Just like in the United States, many people in Germany are demanding an end to police brutality. The incident this week at Berlin’s central train station illustrates that the police do not exist to protect people but rather to safeguard the profits of major corporations. If the response of two adult officers wearing full-body protection to a 14-year old girl wielding a knife is to shoot her and fill a store with tear gas, how is this public safety? From the racist police killing of a 16-year old from Senegal last summer in Dortmund, to the extreme police violence used to evict climate defenders at Lützerath last month, all these events indicate the same thing: the police protect the racist, capitalist ruling class and have got to go. Instances of police violence like this one need to be investigated by independent organizations, with the involvement of those affected by the brutality as well as civil rights organizations and trade unions, instead of the routine, “neutral” assessments of police departments.

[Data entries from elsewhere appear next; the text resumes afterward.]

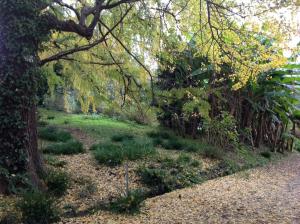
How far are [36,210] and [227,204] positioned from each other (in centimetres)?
266

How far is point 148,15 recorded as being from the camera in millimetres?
5320

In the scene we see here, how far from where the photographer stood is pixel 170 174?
604 cm

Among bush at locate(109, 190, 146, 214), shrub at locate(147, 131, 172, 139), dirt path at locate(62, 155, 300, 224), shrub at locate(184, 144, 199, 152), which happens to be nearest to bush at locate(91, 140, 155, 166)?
shrub at locate(184, 144, 199, 152)

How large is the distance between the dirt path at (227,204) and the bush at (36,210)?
313 mm

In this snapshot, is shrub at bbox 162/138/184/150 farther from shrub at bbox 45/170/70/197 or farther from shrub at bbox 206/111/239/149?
shrub at bbox 45/170/70/197

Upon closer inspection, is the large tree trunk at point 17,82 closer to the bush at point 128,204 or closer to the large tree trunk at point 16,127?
the large tree trunk at point 16,127

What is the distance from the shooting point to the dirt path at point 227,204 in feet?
14.5

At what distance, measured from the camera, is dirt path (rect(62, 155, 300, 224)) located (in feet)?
14.5

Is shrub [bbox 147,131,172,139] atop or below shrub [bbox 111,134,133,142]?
atop

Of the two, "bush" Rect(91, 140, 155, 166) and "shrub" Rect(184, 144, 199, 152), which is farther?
"shrub" Rect(184, 144, 199, 152)

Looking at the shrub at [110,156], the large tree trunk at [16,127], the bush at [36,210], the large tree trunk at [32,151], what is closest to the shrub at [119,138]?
the shrub at [110,156]

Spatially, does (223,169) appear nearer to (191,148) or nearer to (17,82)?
(191,148)

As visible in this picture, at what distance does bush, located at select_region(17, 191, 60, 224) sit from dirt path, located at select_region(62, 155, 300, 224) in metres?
0.31

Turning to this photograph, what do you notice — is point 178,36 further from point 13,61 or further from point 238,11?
point 13,61
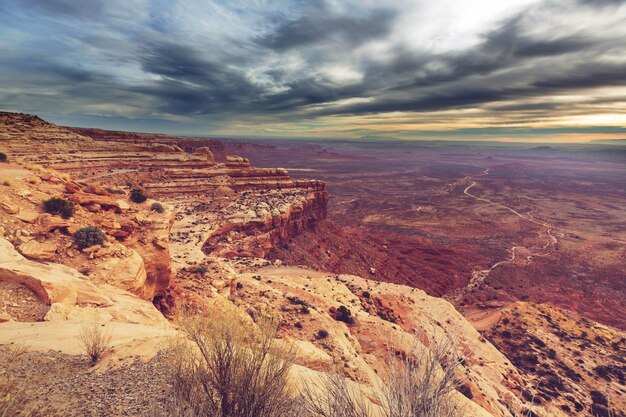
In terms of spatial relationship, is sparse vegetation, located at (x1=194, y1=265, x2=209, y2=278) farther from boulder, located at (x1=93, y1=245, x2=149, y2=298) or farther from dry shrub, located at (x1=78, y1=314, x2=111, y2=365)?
dry shrub, located at (x1=78, y1=314, x2=111, y2=365)

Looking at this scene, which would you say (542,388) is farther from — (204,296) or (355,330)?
(204,296)

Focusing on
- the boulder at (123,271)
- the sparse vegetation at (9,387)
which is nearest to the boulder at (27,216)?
the boulder at (123,271)

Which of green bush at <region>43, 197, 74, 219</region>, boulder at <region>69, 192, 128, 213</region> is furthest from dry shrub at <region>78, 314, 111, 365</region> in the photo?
boulder at <region>69, 192, 128, 213</region>

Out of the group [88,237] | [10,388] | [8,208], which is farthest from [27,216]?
[10,388]

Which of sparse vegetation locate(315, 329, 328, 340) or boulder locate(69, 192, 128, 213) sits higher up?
boulder locate(69, 192, 128, 213)

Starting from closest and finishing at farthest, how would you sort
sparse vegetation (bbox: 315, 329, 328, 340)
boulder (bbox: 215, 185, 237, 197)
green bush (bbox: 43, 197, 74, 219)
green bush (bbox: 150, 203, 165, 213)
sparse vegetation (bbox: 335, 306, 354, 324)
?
green bush (bbox: 43, 197, 74, 219) → sparse vegetation (bbox: 315, 329, 328, 340) → sparse vegetation (bbox: 335, 306, 354, 324) → green bush (bbox: 150, 203, 165, 213) → boulder (bbox: 215, 185, 237, 197)

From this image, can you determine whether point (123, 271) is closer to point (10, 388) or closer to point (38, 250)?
point (38, 250)

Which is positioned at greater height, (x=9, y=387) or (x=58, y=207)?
(x=58, y=207)

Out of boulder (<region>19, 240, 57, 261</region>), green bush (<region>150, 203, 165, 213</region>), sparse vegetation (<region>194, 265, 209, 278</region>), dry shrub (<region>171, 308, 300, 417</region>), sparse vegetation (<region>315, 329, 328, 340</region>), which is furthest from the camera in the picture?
green bush (<region>150, 203, 165, 213</region>)
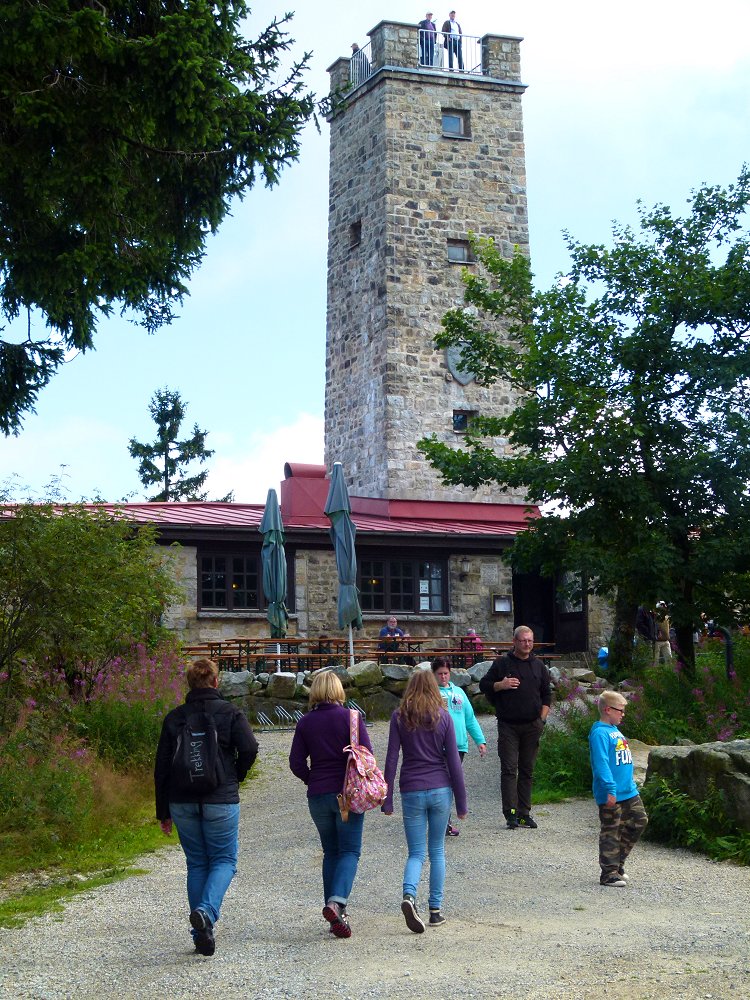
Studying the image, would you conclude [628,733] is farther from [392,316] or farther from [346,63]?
[346,63]

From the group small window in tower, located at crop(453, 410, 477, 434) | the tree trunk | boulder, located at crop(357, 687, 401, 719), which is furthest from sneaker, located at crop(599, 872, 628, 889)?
small window in tower, located at crop(453, 410, 477, 434)

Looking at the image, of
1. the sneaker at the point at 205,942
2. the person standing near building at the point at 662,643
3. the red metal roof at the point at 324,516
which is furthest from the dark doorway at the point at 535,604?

The German government also has a role to play in this story. Rapid inflation in Germany is making it impossible for many to afford basic necessities. One fifth of people under 18 in Germany live below the poverty line or are threatened by poverty. While the cost of living soars for ordinary people, the government has responded by approving a 100 billion euro budget for militarization. The massive budget increase, which includes sending tanks to Ukraine, is accompanied by discussions to reinstate military conscription.
The ostensibly left-wing coalition government in Berlin was also no help these last few years when it comes to the rapidly increasing cost of living. While rents in the city skyrocket and add to the ever-worsening housing crisis, the Berlin coalition government of SPD, the Greens, and DIE LINKE delayed the implementation of the widely popular referendum to expropriate big landlords. The city cannot expect much better from new election results this month which saw a major victory for the right-wing CDU.
The shooting in Berlin shows that police in every capitalist society are a bunch of heavily-armed thugs whose job is to employ extreme violence to protect the interests of the wealthy and corporations.